O discurso, o último de uma série de intervenções que juntaram profissionais do setor da dança, do teatro, da música, do circo ou dos técnicos especializados (de palco, de som, de luz), marcou o final de uma manifestação em que as ideias expressas foram muitas, mas coincidentes num ponto: é preciso salvar o setor dos espectáculos e eventos ao vivo, que ficou paralisado durante boa parte do ano, teve uma recuperação anémica na reentré e volta agora a deparar-se com mais restrições nos horários nos dias úteis e com fins de-semana exclusivamente matinais, o que afeta brutalmente um setor que funciona sobretudo durante as tardes e noites de sábado e domingo.

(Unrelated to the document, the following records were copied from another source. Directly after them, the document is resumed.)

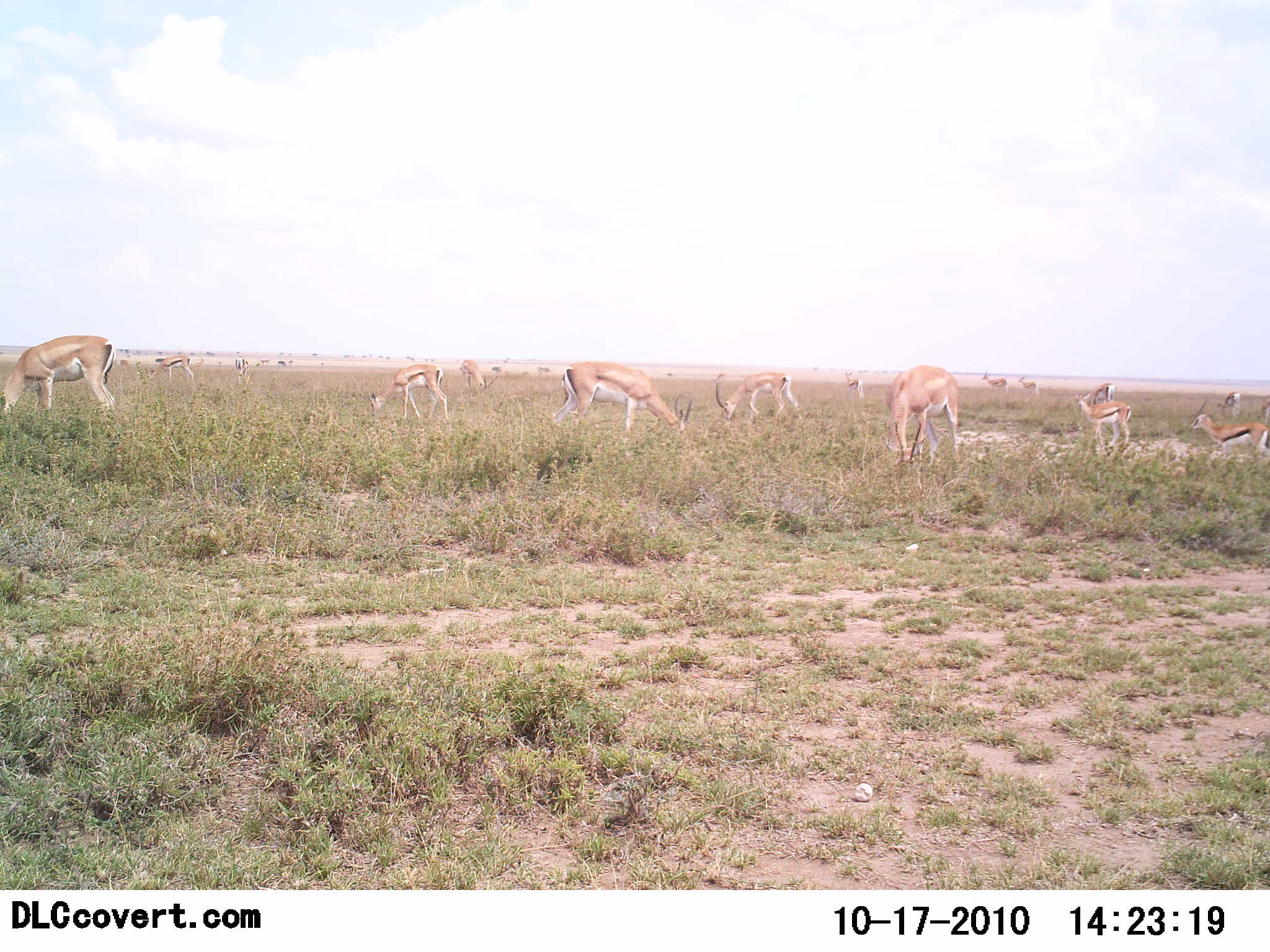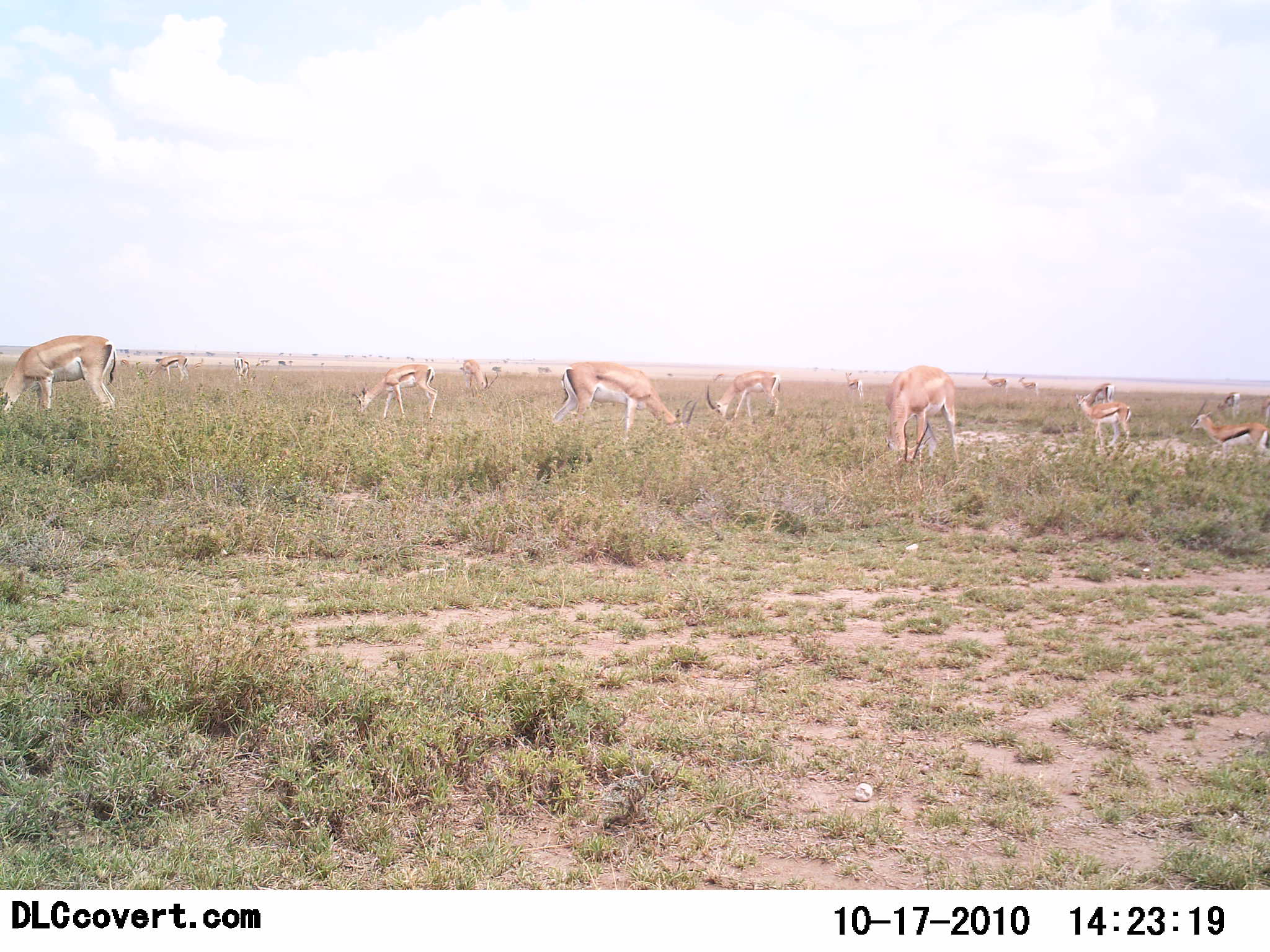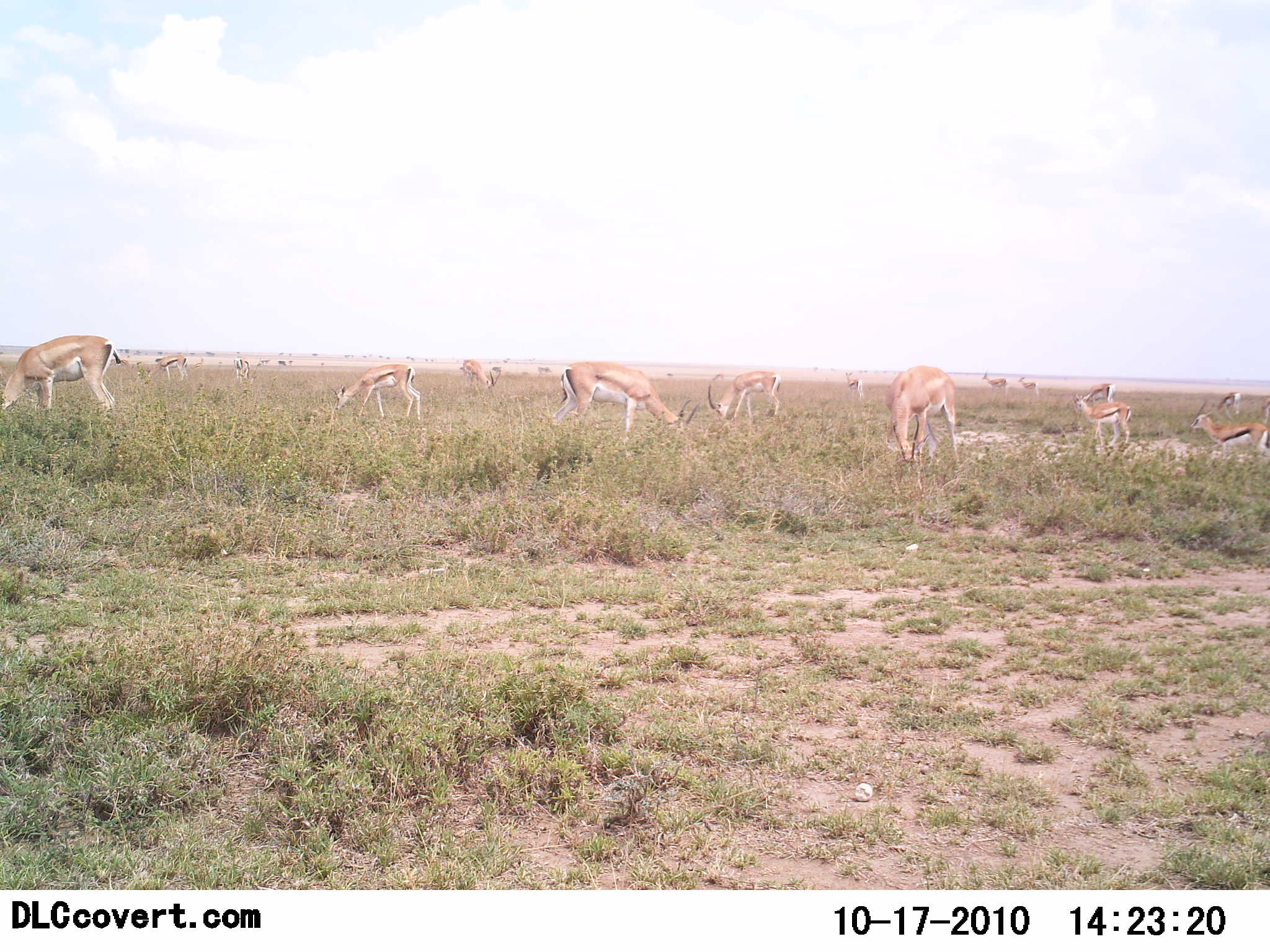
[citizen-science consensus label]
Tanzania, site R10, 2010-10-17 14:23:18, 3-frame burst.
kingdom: Animalia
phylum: Chordata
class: Mammalia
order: Artiodactyla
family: Bovidae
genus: Eudorcas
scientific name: Eudorcas thomsonii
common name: thomson's gazelle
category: gazellethomsons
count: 11-50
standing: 40%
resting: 0%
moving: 0%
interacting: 0%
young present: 0%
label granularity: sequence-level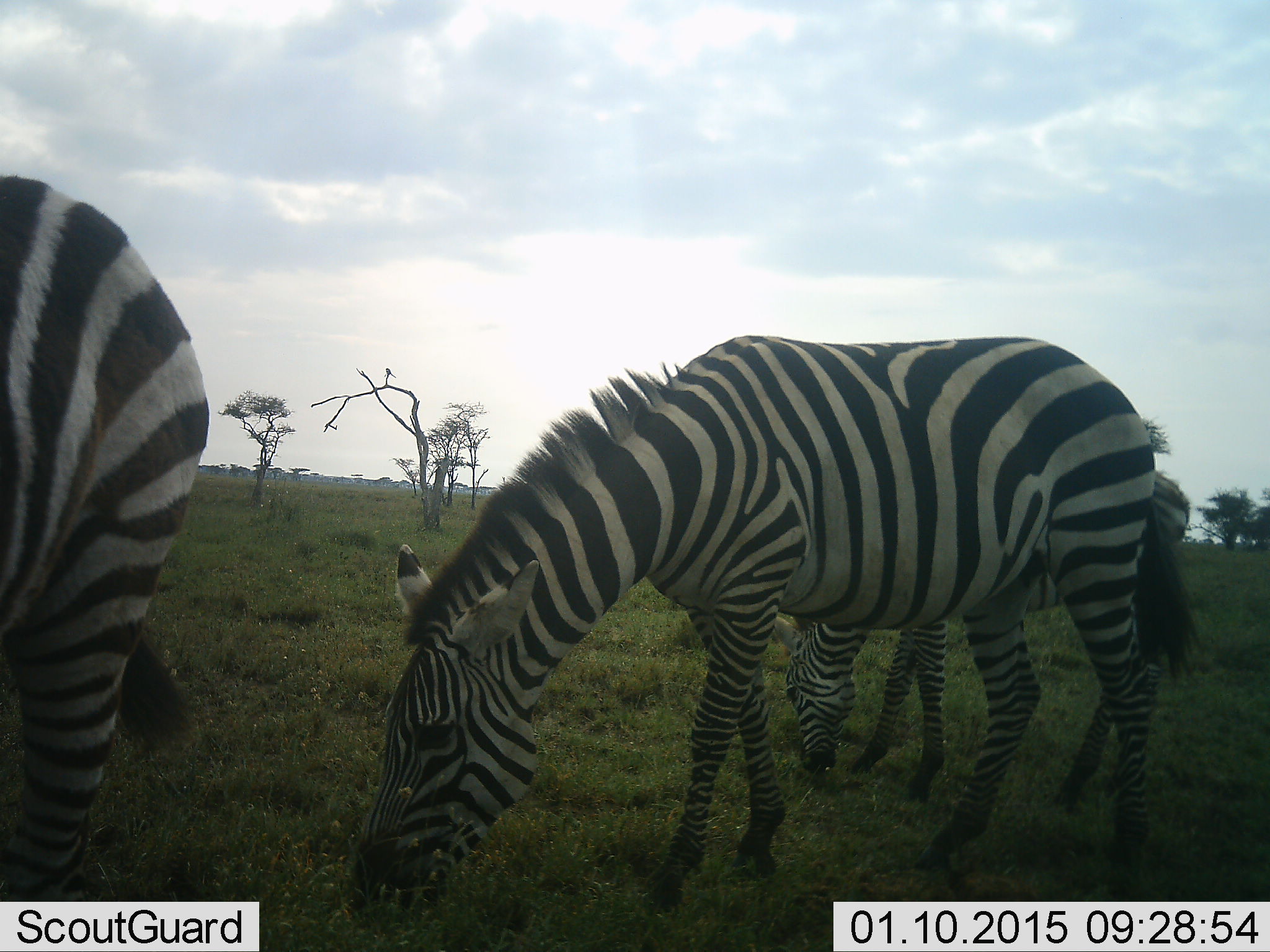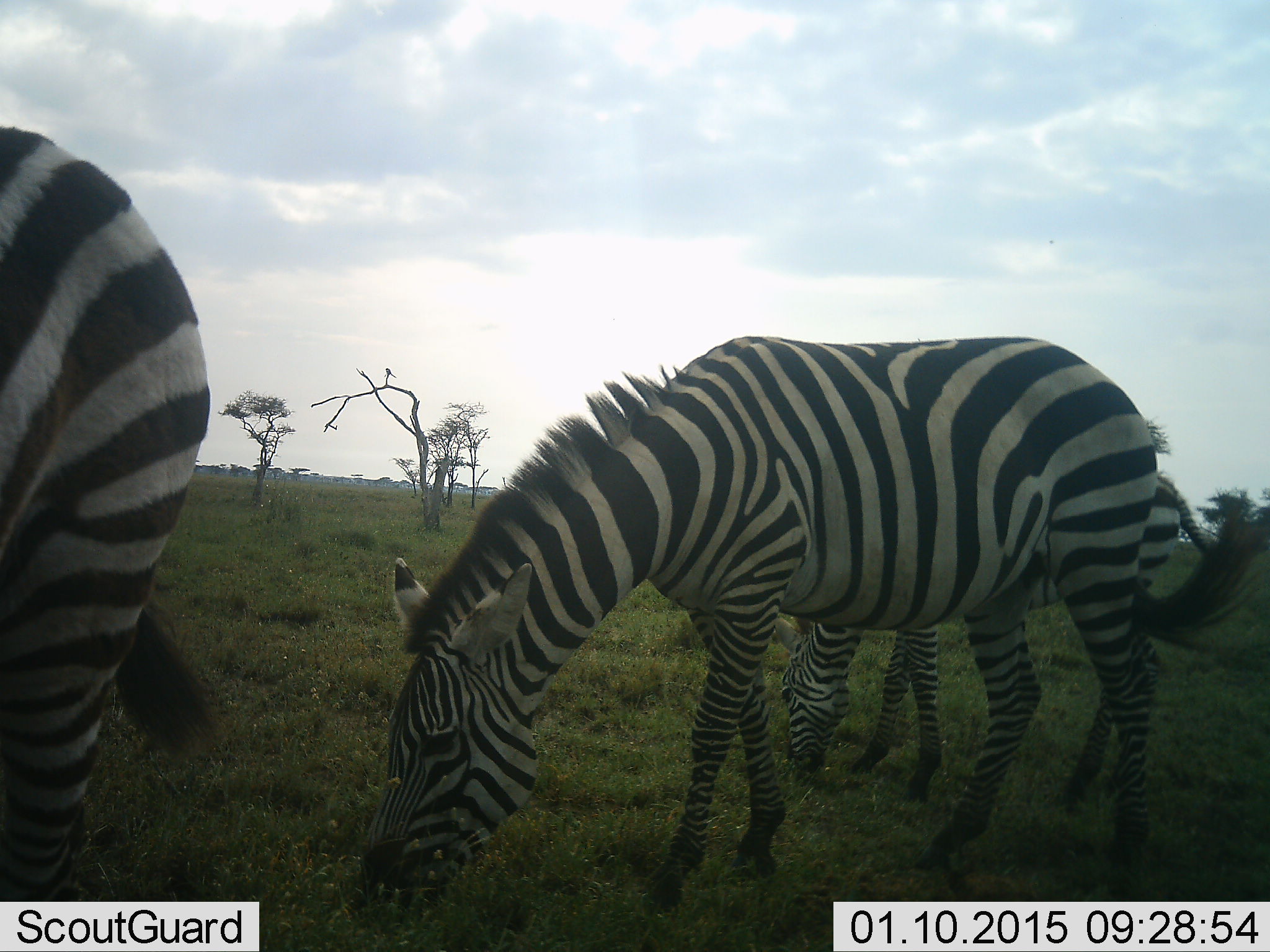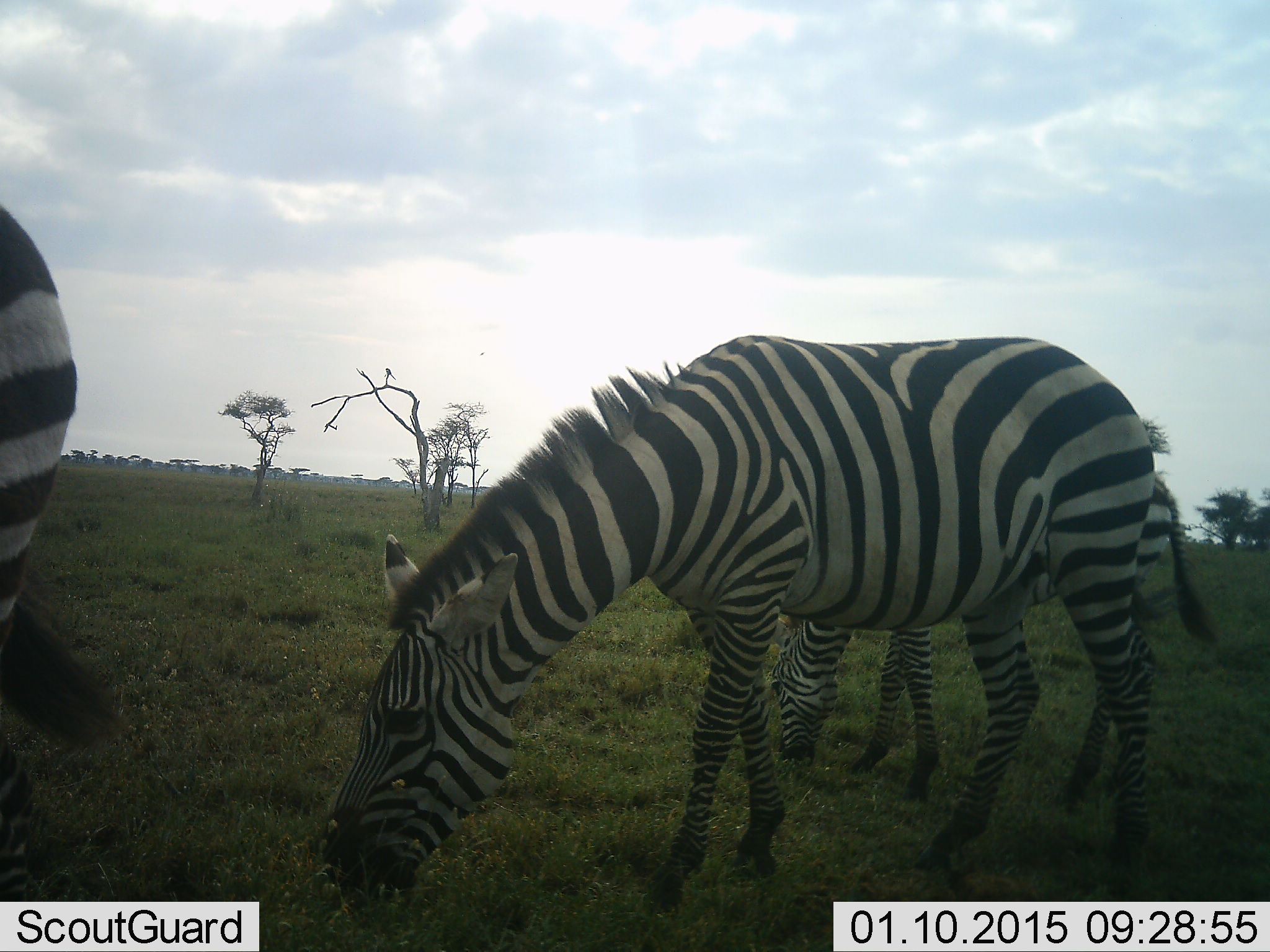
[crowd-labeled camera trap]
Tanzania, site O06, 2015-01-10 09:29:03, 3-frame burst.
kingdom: Animalia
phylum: Chordata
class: Mammalia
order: Perissodactyla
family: Equidae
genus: Equus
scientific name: Equus quagga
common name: plains zebra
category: zebra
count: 3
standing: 10%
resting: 0%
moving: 10%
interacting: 0%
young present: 0%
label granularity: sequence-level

O protesto tinha como mote uma pergunta incisiva: “Quem assume a decisão de acabar com a cultura?” Associações do setor, promotores de espectáculos, artistas de várias áreas — atores, cantores, bailarinos — juntaram-se para alertar a diferentes vozes que é preciso pedir responsabilidades a quem tem ainda o poder de evitar que uma área fundamental para o país não sobreviva à Covid-19.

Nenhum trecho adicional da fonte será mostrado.